Los Angeles'ta ilk işimiz AAA indirimi yapan bir tamirciye gidip farlara baktırmak oldu. İtalyan tamirci bizim farlara şöyle bir baktıktan sonra içeriden iki tane yeni ampül getirip bizimkilerle değiştirdi ve sorunun ne olduğunu şıp diye çözdü. Meğer bizim ampüller sizlere ömürmüş. Bu Amerika'da kaportayı kaldırmak bile parayla. Sırf şu iş için 50 dolar ödediğimize mi yanalım, yoksa arabanın "a"sından anlamayışımıza yanalım bilemedik. Sorunun elektronik aksamdan kaynaklanmaması tek tesellimiz. Öyle bir durumda arabayı oracığa bırakır uçakla geri dönerdik herhalde.

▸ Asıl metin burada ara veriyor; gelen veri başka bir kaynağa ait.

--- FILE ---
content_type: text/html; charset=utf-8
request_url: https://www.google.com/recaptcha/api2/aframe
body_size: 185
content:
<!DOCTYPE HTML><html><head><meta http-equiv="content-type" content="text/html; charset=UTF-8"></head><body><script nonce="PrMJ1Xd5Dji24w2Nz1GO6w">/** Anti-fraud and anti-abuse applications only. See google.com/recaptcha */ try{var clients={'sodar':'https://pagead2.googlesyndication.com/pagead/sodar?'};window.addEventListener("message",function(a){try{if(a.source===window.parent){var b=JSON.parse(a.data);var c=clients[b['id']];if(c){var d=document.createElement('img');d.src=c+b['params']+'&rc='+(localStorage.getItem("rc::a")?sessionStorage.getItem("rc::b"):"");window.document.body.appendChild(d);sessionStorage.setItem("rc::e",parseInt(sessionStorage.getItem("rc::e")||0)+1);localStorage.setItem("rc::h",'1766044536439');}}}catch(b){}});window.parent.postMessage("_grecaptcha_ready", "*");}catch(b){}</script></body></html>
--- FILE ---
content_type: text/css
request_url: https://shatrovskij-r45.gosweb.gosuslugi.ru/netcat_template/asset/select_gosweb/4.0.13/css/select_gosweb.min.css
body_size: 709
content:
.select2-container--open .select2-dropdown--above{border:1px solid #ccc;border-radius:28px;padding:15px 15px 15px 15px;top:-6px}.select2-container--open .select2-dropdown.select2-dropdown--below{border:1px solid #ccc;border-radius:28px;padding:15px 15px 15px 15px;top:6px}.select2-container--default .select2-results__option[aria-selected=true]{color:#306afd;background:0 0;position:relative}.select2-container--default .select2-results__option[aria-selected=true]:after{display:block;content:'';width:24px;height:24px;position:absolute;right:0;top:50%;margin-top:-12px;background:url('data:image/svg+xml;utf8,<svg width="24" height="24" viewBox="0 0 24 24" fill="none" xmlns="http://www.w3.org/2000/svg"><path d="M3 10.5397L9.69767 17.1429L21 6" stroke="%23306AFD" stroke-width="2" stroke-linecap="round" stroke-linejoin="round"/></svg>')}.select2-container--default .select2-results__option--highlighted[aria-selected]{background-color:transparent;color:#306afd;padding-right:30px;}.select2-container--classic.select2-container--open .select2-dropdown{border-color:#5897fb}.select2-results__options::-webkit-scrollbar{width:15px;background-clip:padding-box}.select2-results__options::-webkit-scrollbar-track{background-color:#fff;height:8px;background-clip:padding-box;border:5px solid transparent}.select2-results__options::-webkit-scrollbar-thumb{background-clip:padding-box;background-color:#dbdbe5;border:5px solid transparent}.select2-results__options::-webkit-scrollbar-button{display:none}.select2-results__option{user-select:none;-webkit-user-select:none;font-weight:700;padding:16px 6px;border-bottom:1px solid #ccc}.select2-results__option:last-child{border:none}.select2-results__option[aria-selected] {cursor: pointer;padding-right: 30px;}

Los Angeles edindiğimiz ilk intibayı doğrulamaya devam etti bugün. Hollywood'dan ibaret, ruhsuz, sevimsiz, yapmacık bir şehir. Film seti adeta. Downtown'da hayat yok. O meşhur Sunset ve Hollywood bulvarları turistler ve turist avlayan çakallardan geçilmiyor. Yaklaşık bir yıldır Chicago'da yaşayan bir insan olarak Los Angeles'ı güvensiz bulduğumu da söyleyebilirim. Açıkçası sevemedik bu şehri. Amerikan sosyetesi ve film yıldızlarının hayatlarını turistik bir meta olarak gören, pazarladığı sahte cazibe dünyasını insanların gözüne gözüne sokan bir şehir L.A.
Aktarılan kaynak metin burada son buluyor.